Given instruction A:
According to the piece on Chatsworth's historic sites, in what year was the Louisville and Nashville Railroad completed?

Extract provided:
▼▼▼

Chatsworth Historic Sites Open during Black Bear Festival-Special Activities Planned
Chatsworth has the distinction of being MurrayCounty’s youngest, largest, and only “planned” city. The Whitfield-Murray Historical Society invites you to learn Chatsworth’s story by visiting three historic properties in downtown on Saturday and Sunday October 19-20 during the annual Black Bear Festival. The old Chatsworth Depot, the historic Wright Hotel, and the “Section House” will be open at no charge, but donations are encouraged.
When the Louisville and Nashville Railroad was completed in 1905, it passed through several towns in Murray County, but it by-passed the then county seat of Spring Place.
A group of businessmen formed the Chatsworth Land Company, bought land, surveyed the property into town lots, and built the new city at first spelled Chattsworth and probably named for Chatsworth Castle in England.
However, the Chatsworth Depot was already there, in the middle of nowhere, and thus is the oldest building in Chatsworth today. By the 1970’s the Chatsworth Depot was not only the last station open, it was the only Murray County depot even in existence. A combined effort by the City of Chatsworth and the Whitfield-Murray Historical Society later resulted in the moving of the structure to a site off the tracks that made restoration possible.

▲▲▲

Given instruction B:
Reproduce the rows verbatim, from their first line through the line containing "3. black target", with both ends included.

Extracted data:

▼▼▼

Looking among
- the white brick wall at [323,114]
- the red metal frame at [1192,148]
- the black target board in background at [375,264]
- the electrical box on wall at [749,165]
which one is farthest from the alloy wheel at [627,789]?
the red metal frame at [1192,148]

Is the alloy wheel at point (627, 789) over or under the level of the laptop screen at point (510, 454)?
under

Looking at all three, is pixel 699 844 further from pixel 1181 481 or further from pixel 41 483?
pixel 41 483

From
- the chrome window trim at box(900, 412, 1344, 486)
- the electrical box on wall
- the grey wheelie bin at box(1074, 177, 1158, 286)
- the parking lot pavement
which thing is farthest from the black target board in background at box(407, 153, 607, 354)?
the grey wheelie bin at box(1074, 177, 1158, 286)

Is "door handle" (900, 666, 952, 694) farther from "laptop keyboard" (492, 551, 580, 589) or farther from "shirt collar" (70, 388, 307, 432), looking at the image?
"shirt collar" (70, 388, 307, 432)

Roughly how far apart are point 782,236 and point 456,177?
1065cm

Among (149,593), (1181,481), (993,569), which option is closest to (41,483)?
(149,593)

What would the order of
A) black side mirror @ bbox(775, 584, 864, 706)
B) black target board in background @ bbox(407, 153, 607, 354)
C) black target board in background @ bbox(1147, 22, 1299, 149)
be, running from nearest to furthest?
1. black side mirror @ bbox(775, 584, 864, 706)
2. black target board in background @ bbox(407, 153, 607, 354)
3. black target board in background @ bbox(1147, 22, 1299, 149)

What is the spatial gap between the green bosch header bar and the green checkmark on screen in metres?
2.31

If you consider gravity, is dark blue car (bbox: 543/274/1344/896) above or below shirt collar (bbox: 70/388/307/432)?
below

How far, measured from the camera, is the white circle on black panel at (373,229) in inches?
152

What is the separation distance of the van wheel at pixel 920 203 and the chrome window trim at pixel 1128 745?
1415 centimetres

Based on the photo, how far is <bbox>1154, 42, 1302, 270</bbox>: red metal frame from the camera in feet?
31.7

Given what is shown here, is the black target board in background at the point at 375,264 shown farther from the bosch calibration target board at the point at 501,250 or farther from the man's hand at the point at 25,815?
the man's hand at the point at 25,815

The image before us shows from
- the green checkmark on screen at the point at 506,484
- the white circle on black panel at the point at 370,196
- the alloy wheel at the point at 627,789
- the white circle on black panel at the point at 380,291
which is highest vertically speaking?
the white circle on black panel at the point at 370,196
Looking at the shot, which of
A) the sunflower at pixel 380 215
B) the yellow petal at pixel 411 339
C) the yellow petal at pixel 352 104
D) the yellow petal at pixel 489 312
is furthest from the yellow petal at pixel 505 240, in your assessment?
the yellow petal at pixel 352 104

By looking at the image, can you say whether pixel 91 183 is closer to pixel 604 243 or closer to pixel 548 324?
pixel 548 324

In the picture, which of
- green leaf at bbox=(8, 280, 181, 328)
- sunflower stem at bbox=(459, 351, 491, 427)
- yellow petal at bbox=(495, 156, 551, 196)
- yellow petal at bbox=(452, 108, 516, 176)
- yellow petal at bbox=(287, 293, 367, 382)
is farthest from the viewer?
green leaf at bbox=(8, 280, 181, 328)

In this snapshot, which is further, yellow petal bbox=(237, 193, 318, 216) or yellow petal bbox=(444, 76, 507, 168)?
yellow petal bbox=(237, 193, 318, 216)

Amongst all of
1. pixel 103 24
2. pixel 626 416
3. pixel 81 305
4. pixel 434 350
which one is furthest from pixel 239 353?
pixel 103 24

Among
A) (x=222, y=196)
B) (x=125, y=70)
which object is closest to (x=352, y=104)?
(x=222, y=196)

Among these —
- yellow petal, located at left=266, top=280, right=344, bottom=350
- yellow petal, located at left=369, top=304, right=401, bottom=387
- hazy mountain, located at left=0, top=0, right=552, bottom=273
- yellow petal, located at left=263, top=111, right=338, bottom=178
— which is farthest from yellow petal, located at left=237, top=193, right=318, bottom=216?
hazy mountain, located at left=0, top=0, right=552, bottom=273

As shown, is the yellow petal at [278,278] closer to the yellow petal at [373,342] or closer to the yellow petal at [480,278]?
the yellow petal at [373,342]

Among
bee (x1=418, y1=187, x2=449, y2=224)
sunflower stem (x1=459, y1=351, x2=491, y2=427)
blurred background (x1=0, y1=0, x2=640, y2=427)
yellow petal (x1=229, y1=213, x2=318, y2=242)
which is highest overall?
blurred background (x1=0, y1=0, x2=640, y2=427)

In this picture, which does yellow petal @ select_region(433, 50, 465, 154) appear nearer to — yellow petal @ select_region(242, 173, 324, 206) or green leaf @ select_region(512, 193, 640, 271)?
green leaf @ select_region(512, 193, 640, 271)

▲▲▲

Written response A:
1905

Written response B:
Looking among
- the white brick wall at [323,114]
- the red metal frame at [1192,148]
- the black target board in background at [375,264]
- the electrical box on wall at [749,165]
which one is farthest from the alloy wheel at [627,789]?
the red metal frame at [1192,148]

Is the alloy wheel at point (627, 789) over or under the level of the laptop screen at point (510, 454)?
under

Looking at all three, is pixel 699 844 further from pixel 1181 481 or further from pixel 41 483?
pixel 41 483

From
- the chrome window trim at box(900, 412, 1344, 486)
- the electrical box on wall
- the grey wheelie bin at box(1074, 177, 1158, 286)
- the parking lot pavement
which thing is farthest from the black target board in background at box(407, 153, 607, 354)?
the grey wheelie bin at box(1074, 177, 1158, 286)

Is "door handle" (900, 666, 952, 694) farther from "laptop keyboard" (492, 551, 580, 589) or farther from "shirt collar" (70, 388, 307, 432), looking at the image?
"shirt collar" (70, 388, 307, 432)

Roughly how far apart are point 782,236 and point 456,177?
1065cm

Among (149,593), (1181,481), (993,569), which option is closest to (41,483)?
(149,593)

What would the order of
A) black side mirror @ bbox(775, 584, 864, 706)
B) black target board in background @ bbox(407, 153, 607, 354)
C) black target board in background @ bbox(1147, 22, 1299, 149)
be, running from nearest to furthest?
1. black side mirror @ bbox(775, 584, 864, 706)
2. black target board in background @ bbox(407, 153, 607, 354)
3. black target board in background @ bbox(1147, 22, 1299, 149)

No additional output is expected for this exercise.